The crunkest eves flow out of the fabric of Never, the undulant dried paint on the ceiling of God’s dreaming, inverted, converted into a plane for mortal aspirations, where ghostly beasts merge and flare into rarest life.
The fair cruelty of her paleness. She wore a lot of make-up, dark gray eyeshadow, which seemed to drift along her excitable temples, severed by scarlet bangs. When she spoke with emotion, her jaw skewed out, making one think of a gypsy woman in spite of her youth, and her pointed teeth, in that conversational grimace, suggested the re-living of dormant pains, a chronic wincing that made the man feel a shocking degree of both empathy and sexual longing.
He wanted to fuck her. He wanted to hold her. He wanted to be her.
They sat on a Turkish sofa in a bar in New York City. It was three o’clock in the morning. She fidgeted with the strap of her shoe, a strip of shiny, black leather curving over her ankle, and he imagined for an instant the prospect of her nakedness—spike heels uplifted off those purple cushions. She smiled at him, her darkly painted lips glistening innocently in the half-light. The man was trying to persuade himself that he was not too old, that he could afford to wait for a month—a year—to pass before seeking her again, like this, in a revelatory mood.
She was talking about her undergraduate years: “It was all so fucking bourgeoisie and trite, you know? I mean, they weren’t terrible people, but they just had to be so—douchey.”

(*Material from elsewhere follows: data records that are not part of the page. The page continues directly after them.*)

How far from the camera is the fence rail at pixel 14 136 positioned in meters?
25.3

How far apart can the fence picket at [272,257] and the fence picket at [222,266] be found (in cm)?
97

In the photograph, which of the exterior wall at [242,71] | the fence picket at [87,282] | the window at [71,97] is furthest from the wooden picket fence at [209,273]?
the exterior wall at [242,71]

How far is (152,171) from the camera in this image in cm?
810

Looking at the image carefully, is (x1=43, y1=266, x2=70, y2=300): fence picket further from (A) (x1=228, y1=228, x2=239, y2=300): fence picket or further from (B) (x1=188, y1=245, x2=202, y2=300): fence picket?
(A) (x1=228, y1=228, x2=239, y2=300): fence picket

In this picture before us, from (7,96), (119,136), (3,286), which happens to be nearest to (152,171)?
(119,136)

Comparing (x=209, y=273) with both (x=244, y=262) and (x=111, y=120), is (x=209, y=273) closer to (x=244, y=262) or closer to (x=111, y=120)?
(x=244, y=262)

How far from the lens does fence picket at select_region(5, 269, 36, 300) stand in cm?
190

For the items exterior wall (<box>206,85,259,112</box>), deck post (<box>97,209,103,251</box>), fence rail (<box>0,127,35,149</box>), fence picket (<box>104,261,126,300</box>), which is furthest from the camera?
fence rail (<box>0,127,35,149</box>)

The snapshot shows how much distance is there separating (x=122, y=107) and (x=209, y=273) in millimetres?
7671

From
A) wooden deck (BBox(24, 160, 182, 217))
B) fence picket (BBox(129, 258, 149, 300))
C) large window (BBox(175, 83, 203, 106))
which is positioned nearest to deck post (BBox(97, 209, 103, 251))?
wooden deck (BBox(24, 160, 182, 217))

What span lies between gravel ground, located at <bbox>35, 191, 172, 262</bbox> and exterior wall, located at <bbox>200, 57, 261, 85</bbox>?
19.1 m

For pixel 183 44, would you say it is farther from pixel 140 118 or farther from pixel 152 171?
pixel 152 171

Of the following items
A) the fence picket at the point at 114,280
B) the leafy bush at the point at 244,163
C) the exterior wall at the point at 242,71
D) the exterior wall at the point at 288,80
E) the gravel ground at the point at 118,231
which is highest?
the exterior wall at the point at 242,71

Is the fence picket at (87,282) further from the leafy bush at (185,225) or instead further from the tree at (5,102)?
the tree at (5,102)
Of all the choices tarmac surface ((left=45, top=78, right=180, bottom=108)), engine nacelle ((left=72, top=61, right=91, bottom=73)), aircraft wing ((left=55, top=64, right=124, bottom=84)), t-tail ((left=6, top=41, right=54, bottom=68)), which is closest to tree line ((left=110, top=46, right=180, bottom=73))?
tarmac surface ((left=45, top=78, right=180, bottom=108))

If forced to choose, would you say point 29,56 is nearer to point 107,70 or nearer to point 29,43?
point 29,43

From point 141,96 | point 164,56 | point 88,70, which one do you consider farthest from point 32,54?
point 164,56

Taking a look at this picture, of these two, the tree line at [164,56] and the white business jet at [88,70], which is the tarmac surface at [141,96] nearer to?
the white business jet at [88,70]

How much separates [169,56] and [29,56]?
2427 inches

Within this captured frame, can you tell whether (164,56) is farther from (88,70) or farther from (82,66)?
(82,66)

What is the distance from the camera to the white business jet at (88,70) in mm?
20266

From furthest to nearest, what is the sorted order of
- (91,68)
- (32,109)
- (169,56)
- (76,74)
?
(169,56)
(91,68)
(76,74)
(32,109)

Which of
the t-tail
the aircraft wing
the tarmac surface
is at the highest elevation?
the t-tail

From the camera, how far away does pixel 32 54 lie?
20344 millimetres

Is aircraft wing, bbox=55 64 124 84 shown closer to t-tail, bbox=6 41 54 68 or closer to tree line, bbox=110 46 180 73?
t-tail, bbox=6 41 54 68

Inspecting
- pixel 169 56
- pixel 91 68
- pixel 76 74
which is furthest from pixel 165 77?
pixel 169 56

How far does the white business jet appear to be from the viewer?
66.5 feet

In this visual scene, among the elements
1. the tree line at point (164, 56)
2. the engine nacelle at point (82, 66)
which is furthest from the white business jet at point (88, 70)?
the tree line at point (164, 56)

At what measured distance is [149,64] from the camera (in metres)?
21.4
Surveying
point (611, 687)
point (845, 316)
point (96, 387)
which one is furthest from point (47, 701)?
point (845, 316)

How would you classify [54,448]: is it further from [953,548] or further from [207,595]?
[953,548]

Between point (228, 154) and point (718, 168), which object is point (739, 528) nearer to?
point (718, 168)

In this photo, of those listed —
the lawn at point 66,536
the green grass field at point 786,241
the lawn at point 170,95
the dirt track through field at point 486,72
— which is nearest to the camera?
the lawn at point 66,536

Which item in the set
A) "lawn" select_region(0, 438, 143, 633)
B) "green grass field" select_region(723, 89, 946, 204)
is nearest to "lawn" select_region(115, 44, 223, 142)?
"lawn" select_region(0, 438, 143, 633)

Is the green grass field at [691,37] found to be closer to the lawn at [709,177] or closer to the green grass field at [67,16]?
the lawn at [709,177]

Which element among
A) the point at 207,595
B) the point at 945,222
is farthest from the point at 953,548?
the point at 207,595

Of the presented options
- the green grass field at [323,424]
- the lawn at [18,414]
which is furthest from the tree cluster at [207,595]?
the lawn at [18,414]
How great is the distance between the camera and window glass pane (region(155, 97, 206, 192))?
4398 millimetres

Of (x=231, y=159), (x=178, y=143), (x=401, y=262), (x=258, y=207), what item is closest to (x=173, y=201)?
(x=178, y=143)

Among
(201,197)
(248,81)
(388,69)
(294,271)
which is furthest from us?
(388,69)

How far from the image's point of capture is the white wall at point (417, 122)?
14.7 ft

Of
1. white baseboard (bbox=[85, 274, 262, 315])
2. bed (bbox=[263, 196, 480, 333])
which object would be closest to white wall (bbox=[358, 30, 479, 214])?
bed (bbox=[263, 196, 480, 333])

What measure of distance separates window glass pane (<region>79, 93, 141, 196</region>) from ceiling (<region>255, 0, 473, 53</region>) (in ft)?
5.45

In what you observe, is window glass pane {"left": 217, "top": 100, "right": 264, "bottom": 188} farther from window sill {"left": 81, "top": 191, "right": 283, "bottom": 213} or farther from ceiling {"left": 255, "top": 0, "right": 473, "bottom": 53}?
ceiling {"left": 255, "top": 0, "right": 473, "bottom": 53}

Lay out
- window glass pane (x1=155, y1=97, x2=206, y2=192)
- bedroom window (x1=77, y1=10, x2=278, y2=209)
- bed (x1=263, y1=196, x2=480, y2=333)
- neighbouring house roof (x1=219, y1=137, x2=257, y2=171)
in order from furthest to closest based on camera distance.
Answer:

“I can well imagine,” he said.
He looked disheveled, his brown suit creased from slouching. When he looked down at all, his throat swelled froglike in a double chin. Sweat oozed across his gray hair. The skin around his eyes dragged. She had never seen anyone look so tired. And yet.

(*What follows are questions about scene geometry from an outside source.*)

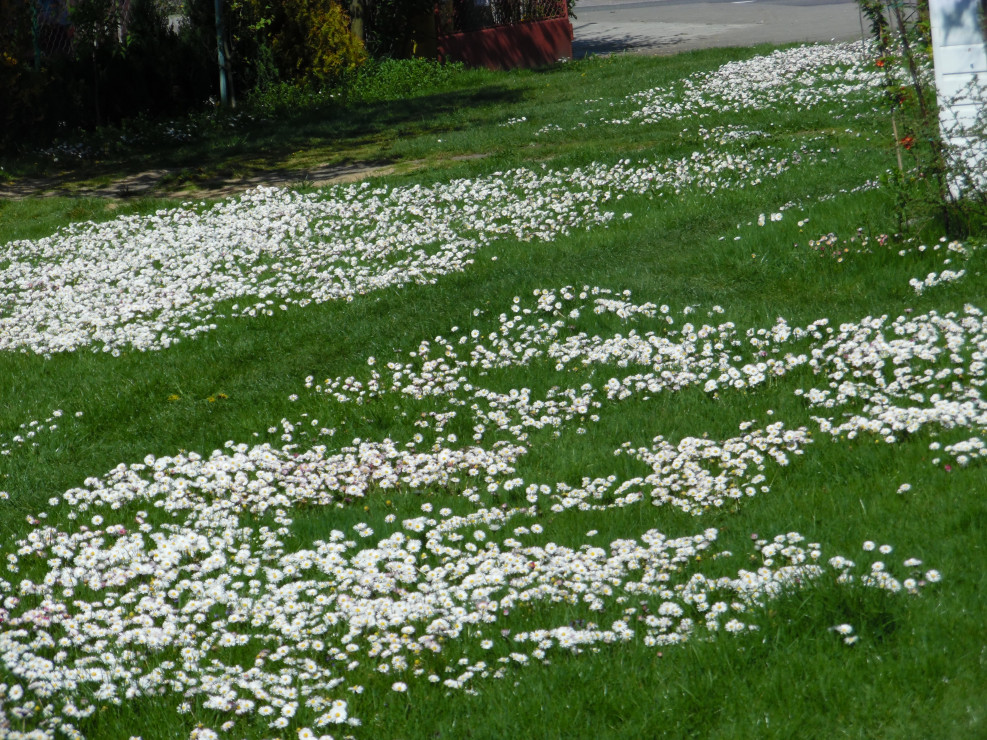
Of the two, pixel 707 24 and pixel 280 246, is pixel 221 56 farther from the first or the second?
pixel 707 24

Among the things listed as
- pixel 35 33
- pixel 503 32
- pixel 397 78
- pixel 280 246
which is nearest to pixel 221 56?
pixel 35 33

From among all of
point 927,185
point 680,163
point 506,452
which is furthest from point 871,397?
point 680,163

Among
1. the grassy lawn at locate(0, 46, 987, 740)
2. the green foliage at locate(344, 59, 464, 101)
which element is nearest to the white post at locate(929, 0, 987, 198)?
the grassy lawn at locate(0, 46, 987, 740)

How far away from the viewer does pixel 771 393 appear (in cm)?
671

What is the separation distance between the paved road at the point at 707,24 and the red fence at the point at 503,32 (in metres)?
1.55

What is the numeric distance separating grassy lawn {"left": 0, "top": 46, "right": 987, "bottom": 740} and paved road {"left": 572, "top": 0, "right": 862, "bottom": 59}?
16018 millimetres

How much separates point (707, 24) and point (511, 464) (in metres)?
29.4

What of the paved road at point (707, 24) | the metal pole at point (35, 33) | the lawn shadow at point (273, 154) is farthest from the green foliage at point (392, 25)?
the metal pole at point (35, 33)

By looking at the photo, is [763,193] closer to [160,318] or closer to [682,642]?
[160,318]

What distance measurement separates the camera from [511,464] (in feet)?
20.9

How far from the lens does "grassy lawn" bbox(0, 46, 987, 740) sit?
13.3ft

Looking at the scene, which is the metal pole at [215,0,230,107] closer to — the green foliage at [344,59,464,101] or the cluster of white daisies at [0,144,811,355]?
the green foliage at [344,59,464,101]

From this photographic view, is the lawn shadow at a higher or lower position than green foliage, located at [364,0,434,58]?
lower

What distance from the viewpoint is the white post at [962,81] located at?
825 centimetres
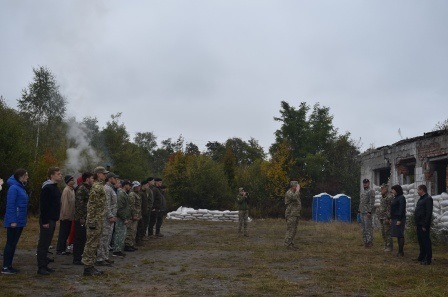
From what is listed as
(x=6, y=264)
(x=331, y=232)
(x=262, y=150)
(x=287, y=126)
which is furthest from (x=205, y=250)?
(x=262, y=150)

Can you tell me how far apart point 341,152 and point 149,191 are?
2821 centimetres

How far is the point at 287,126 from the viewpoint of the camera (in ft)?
131

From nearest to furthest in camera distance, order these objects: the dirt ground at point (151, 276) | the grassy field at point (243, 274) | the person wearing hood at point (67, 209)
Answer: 1. the dirt ground at point (151, 276)
2. the grassy field at point (243, 274)
3. the person wearing hood at point (67, 209)

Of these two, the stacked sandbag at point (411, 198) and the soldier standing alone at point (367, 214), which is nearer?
the soldier standing alone at point (367, 214)

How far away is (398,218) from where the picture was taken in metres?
11.0

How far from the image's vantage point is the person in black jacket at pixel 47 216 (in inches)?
296

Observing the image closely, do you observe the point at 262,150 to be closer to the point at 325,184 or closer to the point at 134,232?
the point at 325,184

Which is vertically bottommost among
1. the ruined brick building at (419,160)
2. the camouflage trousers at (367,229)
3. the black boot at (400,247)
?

She wanted to elude him. She wanted to fuck him. She wanted to kill him.
Last call. The street drizzled mist. The pair hastened to the 8th Street station. She kissed him with an ardency he hadn’t anticipated. Arousal envenomed his central nervous system. She clutched him to her, his arms wrapping around her leather jacket. He moaned, nosing the nape of her white neck. And then he started to feed.

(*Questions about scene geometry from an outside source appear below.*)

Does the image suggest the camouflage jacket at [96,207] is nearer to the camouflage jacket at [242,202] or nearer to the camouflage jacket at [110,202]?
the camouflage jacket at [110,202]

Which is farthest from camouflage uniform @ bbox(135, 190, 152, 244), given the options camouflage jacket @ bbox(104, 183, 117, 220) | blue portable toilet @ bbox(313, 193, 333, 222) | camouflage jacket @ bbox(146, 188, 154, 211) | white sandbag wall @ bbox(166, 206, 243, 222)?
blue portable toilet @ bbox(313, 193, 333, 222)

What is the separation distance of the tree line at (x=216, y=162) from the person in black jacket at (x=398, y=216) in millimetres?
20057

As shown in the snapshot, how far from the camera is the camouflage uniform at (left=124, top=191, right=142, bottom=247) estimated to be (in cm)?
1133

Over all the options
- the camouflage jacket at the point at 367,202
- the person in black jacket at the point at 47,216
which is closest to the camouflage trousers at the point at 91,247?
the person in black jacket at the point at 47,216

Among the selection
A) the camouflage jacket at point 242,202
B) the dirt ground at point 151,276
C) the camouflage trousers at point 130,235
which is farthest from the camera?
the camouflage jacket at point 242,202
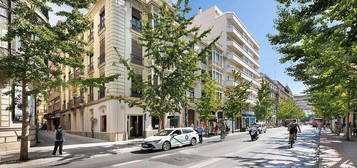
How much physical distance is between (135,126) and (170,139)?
986 centimetres

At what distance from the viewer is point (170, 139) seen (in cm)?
1659

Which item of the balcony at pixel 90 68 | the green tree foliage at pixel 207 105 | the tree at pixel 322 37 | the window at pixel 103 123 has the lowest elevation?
the window at pixel 103 123

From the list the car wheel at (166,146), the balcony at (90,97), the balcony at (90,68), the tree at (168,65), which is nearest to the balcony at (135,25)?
the tree at (168,65)

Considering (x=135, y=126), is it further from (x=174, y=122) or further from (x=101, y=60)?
(x=101, y=60)

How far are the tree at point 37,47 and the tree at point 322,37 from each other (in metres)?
9.84

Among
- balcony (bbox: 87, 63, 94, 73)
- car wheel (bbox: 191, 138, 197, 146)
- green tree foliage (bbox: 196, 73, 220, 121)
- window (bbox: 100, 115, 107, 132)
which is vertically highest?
balcony (bbox: 87, 63, 94, 73)

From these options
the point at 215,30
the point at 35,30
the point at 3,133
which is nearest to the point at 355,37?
the point at 35,30

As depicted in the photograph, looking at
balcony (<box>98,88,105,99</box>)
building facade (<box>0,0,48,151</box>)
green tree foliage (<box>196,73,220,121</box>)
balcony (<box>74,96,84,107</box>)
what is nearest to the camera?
building facade (<box>0,0,48,151</box>)

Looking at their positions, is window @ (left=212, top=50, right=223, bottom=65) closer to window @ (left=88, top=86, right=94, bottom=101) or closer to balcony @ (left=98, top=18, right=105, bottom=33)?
balcony @ (left=98, top=18, right=105, bottom=33)

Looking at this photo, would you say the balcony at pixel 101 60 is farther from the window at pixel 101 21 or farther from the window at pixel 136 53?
the window at pixel 136 53

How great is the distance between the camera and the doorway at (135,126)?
2502 centimetres

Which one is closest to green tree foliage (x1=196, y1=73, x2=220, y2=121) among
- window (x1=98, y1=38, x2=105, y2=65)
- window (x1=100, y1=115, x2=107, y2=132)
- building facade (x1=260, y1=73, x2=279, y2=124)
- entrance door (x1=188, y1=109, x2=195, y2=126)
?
entrance door (x1=188, y1=109, x2=195, y2=126)

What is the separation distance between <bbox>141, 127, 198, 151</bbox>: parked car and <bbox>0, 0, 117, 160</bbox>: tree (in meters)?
4.93

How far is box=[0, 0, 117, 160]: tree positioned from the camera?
11.6m
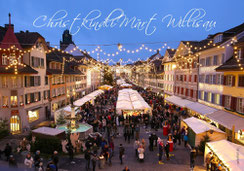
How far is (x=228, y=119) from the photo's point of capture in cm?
1697

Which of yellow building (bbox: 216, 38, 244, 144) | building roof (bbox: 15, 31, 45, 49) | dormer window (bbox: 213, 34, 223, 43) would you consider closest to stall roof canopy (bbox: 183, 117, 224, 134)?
yellow building (bbox: 216, 38, 244, 144)

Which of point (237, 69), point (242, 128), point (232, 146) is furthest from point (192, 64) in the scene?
point (232, 146)

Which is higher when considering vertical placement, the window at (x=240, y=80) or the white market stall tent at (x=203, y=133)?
the window at (x=240, y=80)

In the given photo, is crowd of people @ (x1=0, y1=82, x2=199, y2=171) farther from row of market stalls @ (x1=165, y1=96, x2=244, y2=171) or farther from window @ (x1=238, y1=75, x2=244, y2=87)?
window @ (x1=238, y1=75, x2=244, y2=87)

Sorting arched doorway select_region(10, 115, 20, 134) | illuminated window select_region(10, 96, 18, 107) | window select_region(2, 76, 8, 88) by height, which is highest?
window select_region(2, 76, 8, 88)

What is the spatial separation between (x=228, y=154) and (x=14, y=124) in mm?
20152

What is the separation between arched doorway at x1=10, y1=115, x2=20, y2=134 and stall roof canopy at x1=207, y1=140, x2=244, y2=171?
18.9 meters

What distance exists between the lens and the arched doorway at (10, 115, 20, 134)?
66.8 ft

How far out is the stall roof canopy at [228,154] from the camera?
29.3ft

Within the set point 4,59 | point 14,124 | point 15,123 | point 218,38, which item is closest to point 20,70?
point 4,59

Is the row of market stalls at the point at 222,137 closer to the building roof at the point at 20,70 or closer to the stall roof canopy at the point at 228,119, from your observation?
the stall roof canopy at the point at 228,119

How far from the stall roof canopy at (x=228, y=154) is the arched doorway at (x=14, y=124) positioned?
18.9m

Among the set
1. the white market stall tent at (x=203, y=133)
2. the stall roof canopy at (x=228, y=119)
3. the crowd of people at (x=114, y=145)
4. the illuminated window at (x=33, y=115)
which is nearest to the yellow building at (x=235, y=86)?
the stall roof canopy at (x=228, y=119)

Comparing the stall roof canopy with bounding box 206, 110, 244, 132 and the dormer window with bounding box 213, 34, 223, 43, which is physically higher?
the dormer window with bounding box 213, 34, 223, 43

A heel shattered. Rasped ululations never arose to a scream. Three twenty-three. The abacus loses a bead.
I will die tonight, she sighed, but already she sensed how temporary. I would rip out the strings from a harpsichord with my eyes. The train continues to expand, a lateral bleeding. The bath will become an ocean. There was little difference between porcelain and flesh.
Even now she wasn’t sure. She looked up through the bathwater, the light swaying through the blood-thread filaments of her floating hair, this ringing silence. Under the water, her bones seethed.
Bloodless. That was easy. One no longer minded the cold. One felt it, distantly, sort of. Stranger is the change of the stomach’s intent, dissolved at some hours, or sentient and angry. Blood is the milk of god, and so this is a part of His plan. It is a relief, almost, to be at the service of this beckoning. Life is not truly much different than before. One is quite soulless.
The peeling white paint on the ceiling.
What did he do to me?
The window light flickered, clouds and days and lives passing.
She leapt up to the ceiling. Upside down, things felt right, for the first time. Her hair standing on end, dripping up to the floor.
Across the river, the man narrates his dying in the minutest increments, in impressionistic stage directions:
The sunshine traces me into the station, and the concrete walls become my fiends.
Doors open and close. The conductor burbles and breaks in Aramaic.
Slouched in the orange concavity of the seat, he rides past the stop for the university where he teaches, speeds beyond the terminus.
The screaming in his ears never stops. No one else has to inhabit this reality—but if that is true, where is the screaming coming from?
The corpses begin twerking.
He has to dance, but the piranhas in his marrow are nipping through soul. He is not dead enough yet. If only he had some whiskey.
A shredded cadaver that is half skeleton kisses him on the lips, bone scraping flesh, then hands him a shotgun.
She dances out of the car with a swish of her long dark braids of hair.
He eased the barrel of the shotgun in his mouth, smiling around its black cylinders. I may not be able to die, he thought, imagining the smiles of Ernest Hemingway, Dorothea Carrington, Kurt Cobain, but Eternity shall have to have me without a head.